DM-29849: Make emptyTrash more efficient #517

timj · 2021-05-06T23:23:47Z

No description provided.

python/lsst/daf/butler/datastores/fileDatastore.py

python/lsst/daf/butler/registry/bridge/monolithic.py

These were effectively methods on the object anyhow and were probably in the wrong place.

timj · 2021-05-07T23:48:22Z

@TallJimbo I've tried your new approach and the bad news is that the second query takes a long time. Here are some results from a repo with 10k datasets deleting a 5k collection.

The bottom line is that the extra query to find preserved artifacts is taking 14 seconds but doing a simple "give me all refs associated with these paths" takes a fraction of a second. This may be down entirely to the lack of index on file_datastore_records. Dumping the sqlite table seems to indicate that there is no index on file_datastore_records at all and now I'm confused.

Original code:

INFO 2021-05-07T16:10:42.830-0700 lsst.daf.butler.datastores.fileDatastore ()(fileDatastore.py:1650)- Emptying trash
INFO 2021-05-07T16:10:42.884-0700 lsst.daf.butler.datastores.fileDatastore ()(fileDatastore.py:1653)- Requested trashed datasets
INFO 2021-05-07T16:11:34.477-0700 lsst.daf.butler.datastores.fileDatastore ()(fileDatastore.py:1706)- Trash complete

51 seconds

One join in bridge

With join with records table but still doing check of single-file per multi ref

INFO 2021-05-07T16:13:12.185-0700 lsst.daf.butler.datastores.fileDatastore ()(fileDatastore.py:1609)- Emptying trash
INFO 2021-05-07T16:13:12.264-0700 lsst.daf.butler.datastores.fileDatastore ()(fileDatastore.py:1614)- Trash table queried
INFO 2021-05-07T16:13:37.261-0700 lsst.daf.butler.datastores.fileDatastore ()(fileDatastore.py:1649)- Trash complete

Trash time: 25 seconds

Single join + separate IN

With standard join in bridge and then separate IN query

INFO 2021-05-07T16:24:07.506-0700 lsst.daf.butler.datastores.fileDatastore ()(fileDatastore.py:1634)- Emptying trash
INFO 2021-05-07T16:24:07.571-0700 lsst.daf.butler.datastores.fileDatastore ()(fileDatastore.py:1639)- Trash table queried
INFO 2021-05-07T16:24:07.690-0700 lsst.daf.butler.datastores.fileDatastore ()(fileDatastore.py:1654)- Database queries complete
INFO 2021-05-07T16:24:14.527-0700 lsst.daf.butler.datastores.fileDatastore ()(fileDatastore.py:1699)- Trash complete

Trash time: 7 seconds

Double query in bridge

With double query in bridge for empty preserved artifacts

INFO 2021-05-07T16:17:38.926-0700 lsst.daf.butler.datastores.fileDatastore ()(fileDatastore.py:1635)- Emptying trash
INFO 2021-05-07T16:17:52.690-0700 lsst.daf.butler.datastores.fileDatastore ()(fileDatastore.py:1649)- Trash table queried
INFO 2021-05-07T16:17:59.273-0700 lsst.daf.butler.datastores.fileDatastore ()(fileDatastore.py:1708)- Trash complete

Noting that the query part now takes 14 seconds.

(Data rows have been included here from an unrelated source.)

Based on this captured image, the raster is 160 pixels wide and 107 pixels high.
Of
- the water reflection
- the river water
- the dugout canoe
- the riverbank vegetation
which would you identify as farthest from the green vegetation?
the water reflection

The file delete itself is 7 seconds.

Trash time: 21 seconds

timj · 2021-05-08T00:07:34Z

Now with an index and magically it is fast:

INFO  2021-05-07T17:05:14.431-0700 lsst.daf.butler.datastores.fileDatastore ()(fileDatastore.py:1636)- Emptying trash
INFO  2021-05-07T17:05:14.591-0700 lsst.daf.butler.datastores.fileDatastore ()(fileDatastore.py:1650)- Trash table queried
INFO  2021-05-07T17:05:21.870-0700 lsst.daf.butler.datastores.fileDatastore ()(fileDatastore.py:1709)- Trash complete

Diff is:

diff --git a/python/lsst/daf/butler/datastores/fileDatastore.py b/python/lsst/daf/butler/datastores/fileDatastore.py
index 7d276f50..a1669e5e 100644
--- a/python/lsst/daf/butler/datastores/fileDatastore.py
+++ b/python/lsst/daf/butler/datastores/fileDatastore.py
@@ -228,6 +228,7 @@ class FileDatastore(GenericBaseDatastore):
                 ddl.FieldSpec(name="file_size", dtype=BigInteger, nullable=True),
             ],
             unique=frozenset(),
+            indexes=(("dataset_id",), ("path",), ("dataset_id", "path")),
         )
 
     def __init__(self, config: Union[DatastoreConfig, str],

I'm not entirely sure what the right answer is and "component" should be involved since it's dataset_id+component that is unique. I am surprised it didn't automatically add an index for dataset_id. We don't have an index on dataset_locations either since it's dataset_id+datastoreName that is the unique quantity.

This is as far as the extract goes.